=== Begin Enclosure ===

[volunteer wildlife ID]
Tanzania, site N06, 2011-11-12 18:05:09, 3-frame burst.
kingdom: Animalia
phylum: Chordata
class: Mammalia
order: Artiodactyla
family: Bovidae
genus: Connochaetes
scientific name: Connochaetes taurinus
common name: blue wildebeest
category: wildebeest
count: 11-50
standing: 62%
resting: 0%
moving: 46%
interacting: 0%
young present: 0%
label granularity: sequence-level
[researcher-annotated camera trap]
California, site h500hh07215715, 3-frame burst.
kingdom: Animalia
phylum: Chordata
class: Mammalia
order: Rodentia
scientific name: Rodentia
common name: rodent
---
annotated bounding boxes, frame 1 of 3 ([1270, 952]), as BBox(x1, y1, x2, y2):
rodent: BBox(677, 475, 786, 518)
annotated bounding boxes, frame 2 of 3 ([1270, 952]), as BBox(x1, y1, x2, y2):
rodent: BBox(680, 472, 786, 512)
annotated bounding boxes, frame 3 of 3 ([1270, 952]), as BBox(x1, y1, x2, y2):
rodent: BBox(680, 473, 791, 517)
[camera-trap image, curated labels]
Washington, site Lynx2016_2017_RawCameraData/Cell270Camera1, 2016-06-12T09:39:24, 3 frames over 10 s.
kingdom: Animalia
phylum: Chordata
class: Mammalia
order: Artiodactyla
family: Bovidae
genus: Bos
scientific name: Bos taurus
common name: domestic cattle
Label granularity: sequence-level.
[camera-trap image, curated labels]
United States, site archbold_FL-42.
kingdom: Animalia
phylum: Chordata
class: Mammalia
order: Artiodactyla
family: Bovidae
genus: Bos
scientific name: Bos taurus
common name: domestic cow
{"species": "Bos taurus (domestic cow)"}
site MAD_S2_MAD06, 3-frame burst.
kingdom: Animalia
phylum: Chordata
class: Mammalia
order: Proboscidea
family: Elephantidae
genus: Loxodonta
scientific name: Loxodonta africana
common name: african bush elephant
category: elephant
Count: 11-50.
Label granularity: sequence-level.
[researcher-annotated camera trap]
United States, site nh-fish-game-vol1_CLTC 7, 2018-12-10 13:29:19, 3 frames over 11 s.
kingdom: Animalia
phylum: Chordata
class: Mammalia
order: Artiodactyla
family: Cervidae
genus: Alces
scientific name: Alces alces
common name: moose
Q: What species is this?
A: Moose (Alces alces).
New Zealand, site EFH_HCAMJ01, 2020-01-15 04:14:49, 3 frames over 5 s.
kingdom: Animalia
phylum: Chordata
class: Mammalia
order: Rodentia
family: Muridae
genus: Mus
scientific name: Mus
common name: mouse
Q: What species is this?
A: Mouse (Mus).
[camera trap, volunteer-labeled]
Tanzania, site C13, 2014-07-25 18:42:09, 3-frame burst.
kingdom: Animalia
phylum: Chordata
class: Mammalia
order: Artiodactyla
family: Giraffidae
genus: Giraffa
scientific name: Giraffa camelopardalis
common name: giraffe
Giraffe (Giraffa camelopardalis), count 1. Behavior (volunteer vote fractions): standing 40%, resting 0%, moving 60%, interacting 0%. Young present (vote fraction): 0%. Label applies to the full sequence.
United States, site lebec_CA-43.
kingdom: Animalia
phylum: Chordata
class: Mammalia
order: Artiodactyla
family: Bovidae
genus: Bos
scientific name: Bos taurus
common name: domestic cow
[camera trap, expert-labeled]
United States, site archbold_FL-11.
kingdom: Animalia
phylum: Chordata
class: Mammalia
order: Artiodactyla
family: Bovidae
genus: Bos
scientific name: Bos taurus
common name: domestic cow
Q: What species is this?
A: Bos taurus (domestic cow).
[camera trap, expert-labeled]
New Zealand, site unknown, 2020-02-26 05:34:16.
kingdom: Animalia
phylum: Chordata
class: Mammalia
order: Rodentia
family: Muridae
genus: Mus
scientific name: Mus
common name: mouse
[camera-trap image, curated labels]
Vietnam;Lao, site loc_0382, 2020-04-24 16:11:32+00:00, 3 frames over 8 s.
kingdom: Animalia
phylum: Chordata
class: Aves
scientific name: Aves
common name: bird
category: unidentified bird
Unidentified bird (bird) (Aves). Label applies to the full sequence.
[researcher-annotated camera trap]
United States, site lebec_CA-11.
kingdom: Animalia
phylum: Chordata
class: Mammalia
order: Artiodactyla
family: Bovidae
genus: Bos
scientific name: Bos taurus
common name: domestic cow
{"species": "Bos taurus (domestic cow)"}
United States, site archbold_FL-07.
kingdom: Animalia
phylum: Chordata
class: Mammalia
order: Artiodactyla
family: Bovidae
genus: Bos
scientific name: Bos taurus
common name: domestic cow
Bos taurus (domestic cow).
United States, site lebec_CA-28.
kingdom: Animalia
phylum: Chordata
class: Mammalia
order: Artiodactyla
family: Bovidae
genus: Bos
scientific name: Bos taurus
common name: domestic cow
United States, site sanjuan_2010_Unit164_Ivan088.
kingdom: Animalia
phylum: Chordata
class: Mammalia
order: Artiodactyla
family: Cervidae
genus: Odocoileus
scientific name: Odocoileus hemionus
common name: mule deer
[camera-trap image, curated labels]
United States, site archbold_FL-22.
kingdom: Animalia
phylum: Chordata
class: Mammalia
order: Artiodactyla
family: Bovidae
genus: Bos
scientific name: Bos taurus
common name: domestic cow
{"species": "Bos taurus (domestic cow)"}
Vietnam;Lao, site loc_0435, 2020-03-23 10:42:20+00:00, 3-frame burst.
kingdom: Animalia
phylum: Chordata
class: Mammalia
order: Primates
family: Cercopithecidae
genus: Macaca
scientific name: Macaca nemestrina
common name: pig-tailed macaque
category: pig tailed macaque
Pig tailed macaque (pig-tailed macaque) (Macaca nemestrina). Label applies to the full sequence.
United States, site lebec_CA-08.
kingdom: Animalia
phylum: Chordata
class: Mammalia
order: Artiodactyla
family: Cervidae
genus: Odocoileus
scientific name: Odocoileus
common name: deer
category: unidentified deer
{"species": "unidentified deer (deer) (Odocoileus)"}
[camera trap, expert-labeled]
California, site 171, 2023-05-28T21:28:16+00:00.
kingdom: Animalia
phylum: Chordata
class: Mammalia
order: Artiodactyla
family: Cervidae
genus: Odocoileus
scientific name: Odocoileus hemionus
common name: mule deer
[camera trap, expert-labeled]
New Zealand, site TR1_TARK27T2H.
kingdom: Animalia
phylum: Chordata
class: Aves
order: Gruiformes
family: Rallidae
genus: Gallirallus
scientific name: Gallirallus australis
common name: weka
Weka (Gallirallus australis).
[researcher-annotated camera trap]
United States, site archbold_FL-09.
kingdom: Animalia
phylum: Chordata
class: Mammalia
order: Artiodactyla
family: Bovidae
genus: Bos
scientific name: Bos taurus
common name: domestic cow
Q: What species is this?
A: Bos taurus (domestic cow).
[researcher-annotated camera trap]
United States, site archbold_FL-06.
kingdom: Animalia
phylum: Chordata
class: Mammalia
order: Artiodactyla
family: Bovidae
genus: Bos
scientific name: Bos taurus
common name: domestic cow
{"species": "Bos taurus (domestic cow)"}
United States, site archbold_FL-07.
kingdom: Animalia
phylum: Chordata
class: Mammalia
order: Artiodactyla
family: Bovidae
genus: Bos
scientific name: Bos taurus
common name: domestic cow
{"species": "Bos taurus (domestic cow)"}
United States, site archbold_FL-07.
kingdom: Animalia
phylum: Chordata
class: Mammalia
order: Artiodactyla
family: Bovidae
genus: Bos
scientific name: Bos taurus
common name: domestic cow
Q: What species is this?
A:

=== End Enclosure ===

* **Exercise**
Repeat exactly, please, each line from the beginning of the data through the line with "scientific name: Connochaetes taurinus" in it, and only those lines.

* **Answer space**
[volunteer wildlife ID]
Tanzania, site N06, 2011-11-12 18:05:09, 3-frame burst.
kingdom: Animalia
phylum: Chordata
class: Mammalia
order: Artiodactyla
family: Bovidae
genus: Connochaetes
scientific name: Connochaetes taurinus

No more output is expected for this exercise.